As some of you know, I recently completed a training on myofascial release (‘MFR’) with the wonderful Tiffany Cruikshank of Yoga Medicine. It was a week of tremendous learning and (I don’t use this word lightly) inspiration, and has left me incredibly excited to incorporate more MFR (e.g. lying on blocks, balls, massage) into TPRYoga classes.
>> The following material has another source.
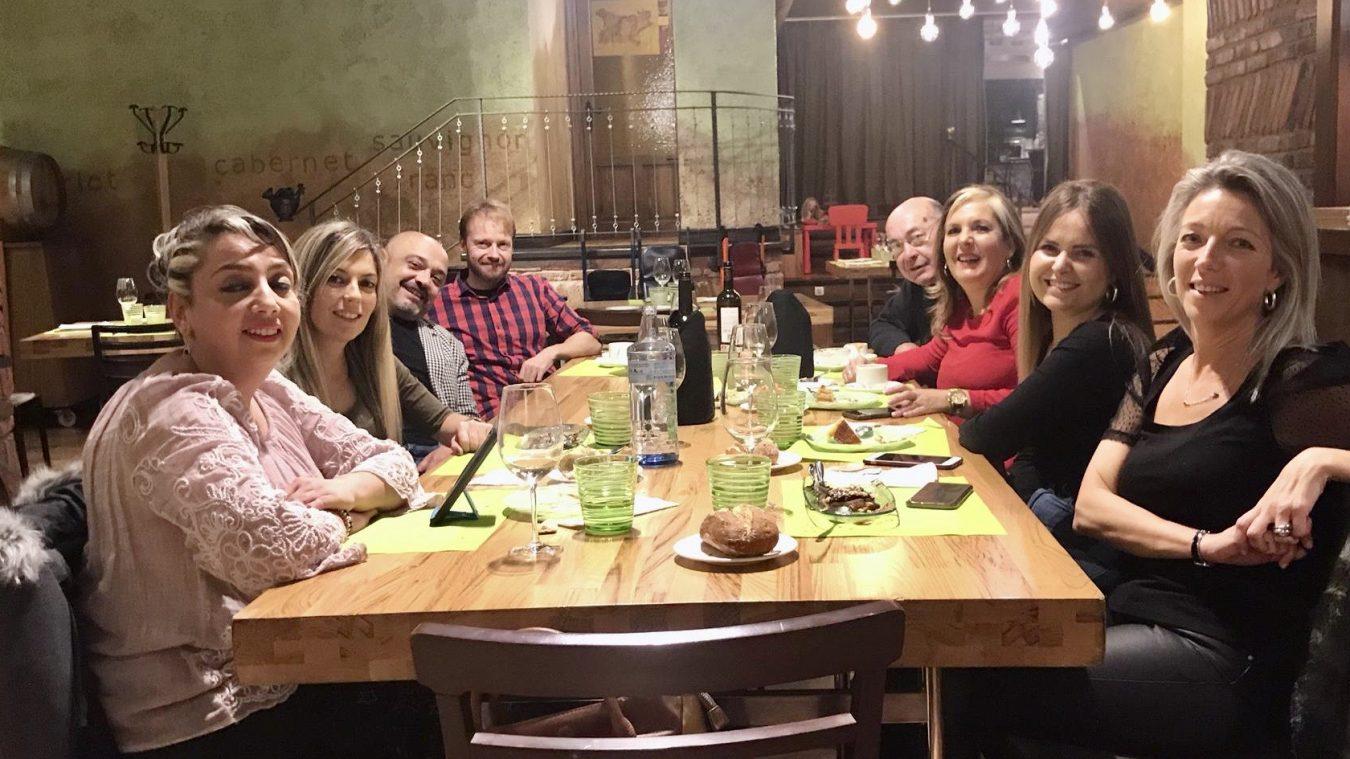Cena de peluqueros en Cangas de Onís el día de su santo patrón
“Tam, why should I care about lying on a tennis ball?” I hear you ask. Fair question. You are a busy person with stretches to do and people to see – why should you care? Below you will find a not short summary of my favourite things (so far) about MFR. I warn you (a) it’s geeky (b) once you’re hooked there’s really no going back.

Fascia Favourites 

  • Interconnected nature

At its superficial level, the fascia is the connective tissue that forms a continuous system across your whole body, like a cat suit. Its structure alone reinforces the yogic principle of interconnectedness. When working with one section of the fascia, you will inevitably affect another, teaching you to think holistically about your body. (This is a big one. So often we encounter body narratives that focus on one element of our body, and our wish to ‘improve’ it. Once you accept your body as an interconnected system deserving of care at all levels, it tips this entire dialogue upside-down.. e.g. “I’m sorry, Im not interested in talking about thigh gaps, I’m busy taking care of the scaffolding of my entire body over here”.)

  • Increased body awareness

A regular yoga practise will give you this already, as it teaches you to observe and work with your body. But MFR takes this to a whole new level because experience truly trumps theory in this arena. As a teacher I can ask you to lie on a tennis ball, but this may make little to no difference to you unless its in the appropriate area for you and you are able to relax into it. In this way, MFR is an empowering investigation by you, of your internal landscape, that only you are qualified to carry out. Why does this matter? Because your body is constantly talking to you, but over time our nervous system tends to tune out ‘complaining’ stimulus from tissues. Tiffany Cruikshank likens it to a small, nagging child repeatedly tugging at your hand “mum mum mum.. muumuu” – eventually, we tune out. Practises like MFR teach you to tune back in, to notice what your body is communicating. Treating your body’s feedback as an important conversation you listen to will make you notice e.g. illness, injury and burnout quicker, enabling you to address these flags before they develop further and changing how you live inside your body.

  • Immediate relief

The jazz hands effect. When correctly located, laying a trigger point on a tennis ball will create instant sensation and, if you relax into it, a rapid sense of relief. In this way, the efficacy of this practise doesn’t need to be explained: try it yourself. Here’s a tennis ball, here’s your gluteus medium trigger point. And.. welcome to the club.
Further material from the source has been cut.